AIM A -
Count the lines in the rows below that contain the string "which", matching case exactly, and give only that number.

DOCUMENT TEXT -

■ ■ ■

# Is this offensive?



## Galacta (Jan 2, 2009)

I made a sig and wore it, but I removed it because I had a nerve that I would get banned.





Is this offensive in any way?


----------



## War (Jan 2, 2009)

I think it should be fine... it's a little violent, but it's not porn or anything.


----------



## Daois (Jan 2, 2009)

Yes.



Not enough blood.


----------



## dinofan01 (Jan 2, 2009)

Completely fine. Anyone who would be offended by that shouldn't be on this forum. lol. Looks a little big though. But I haven't checked the sig limit in a while. I know the updated it so im oblivious to the size limit.


----------



## Sir-Fritz (Jan 2, 2009)

Should be okay, if you really are unsure just run it bye one of the "friendly" mods.


----------



## Galacta (Jan 2, 2009)

dinofan01 said:
			
		

> Completely fine. Anyone who would be offended by that shouldn't be on this forum. lol. Looks a little big though. But I haven't checked the sig limit in a while. I know the updated it so im oblivious to the size limit.


Its 400x150.


----------



## iPikachu (Jan 3, 2009)

Galacta said:
			
		

> I made a sig and wore it, but I removed it because I had a nerve that I would get banned.
> 
> 
> 
> ...

■ ■ ■

THE RECORDS -
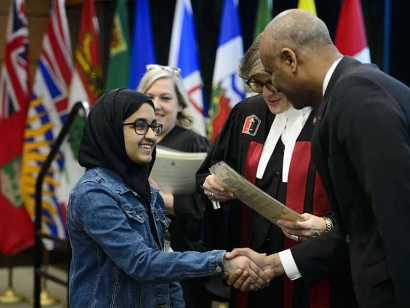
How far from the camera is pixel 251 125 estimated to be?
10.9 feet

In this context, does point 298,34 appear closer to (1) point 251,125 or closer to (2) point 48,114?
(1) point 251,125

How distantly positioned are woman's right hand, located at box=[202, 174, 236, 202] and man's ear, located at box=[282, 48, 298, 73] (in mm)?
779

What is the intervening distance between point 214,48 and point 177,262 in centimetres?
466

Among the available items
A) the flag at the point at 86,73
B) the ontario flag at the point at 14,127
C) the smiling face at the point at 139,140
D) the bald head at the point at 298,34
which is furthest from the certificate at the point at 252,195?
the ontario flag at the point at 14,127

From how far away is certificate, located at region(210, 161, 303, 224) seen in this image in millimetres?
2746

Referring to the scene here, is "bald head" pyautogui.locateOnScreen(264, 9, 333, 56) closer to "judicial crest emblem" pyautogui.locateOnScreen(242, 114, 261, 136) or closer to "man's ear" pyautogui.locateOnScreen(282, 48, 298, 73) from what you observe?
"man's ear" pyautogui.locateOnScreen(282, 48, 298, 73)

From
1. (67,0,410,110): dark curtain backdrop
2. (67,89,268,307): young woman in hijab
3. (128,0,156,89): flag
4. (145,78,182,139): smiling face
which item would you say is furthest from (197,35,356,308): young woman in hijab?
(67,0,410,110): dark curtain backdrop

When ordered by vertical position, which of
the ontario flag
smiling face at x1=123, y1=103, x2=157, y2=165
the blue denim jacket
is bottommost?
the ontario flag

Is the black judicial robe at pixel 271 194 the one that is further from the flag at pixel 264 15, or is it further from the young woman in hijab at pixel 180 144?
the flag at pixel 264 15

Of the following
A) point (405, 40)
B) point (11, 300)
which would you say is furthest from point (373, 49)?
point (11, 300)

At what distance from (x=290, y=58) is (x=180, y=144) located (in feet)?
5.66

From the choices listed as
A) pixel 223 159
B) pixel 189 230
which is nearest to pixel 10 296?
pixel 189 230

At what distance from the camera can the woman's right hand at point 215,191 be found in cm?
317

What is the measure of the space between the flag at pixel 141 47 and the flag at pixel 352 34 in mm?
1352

■ ■ ■

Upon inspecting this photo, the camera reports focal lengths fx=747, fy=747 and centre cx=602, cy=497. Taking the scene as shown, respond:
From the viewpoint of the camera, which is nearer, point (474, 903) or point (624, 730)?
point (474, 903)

■ ■ ■

AIM B -
Reproduce everything in the forum thread from "## dinofan01 (Jan" down to "Sir-Fritz (Jan 2, 2009)", word for word.

FINAL RESULT A -
6

FINAL RESULT B -
## dinofan01 (Jan 2, 2009)

Completely fine. Anyone who would be offended by that shouldn't be on this forum. lol. Looks a little big though. But I haven't checked the sig limit in a while. I know the updated it so im oblivious to the size limit.


----------



## Sir-Fritz (Jan 2, 2009)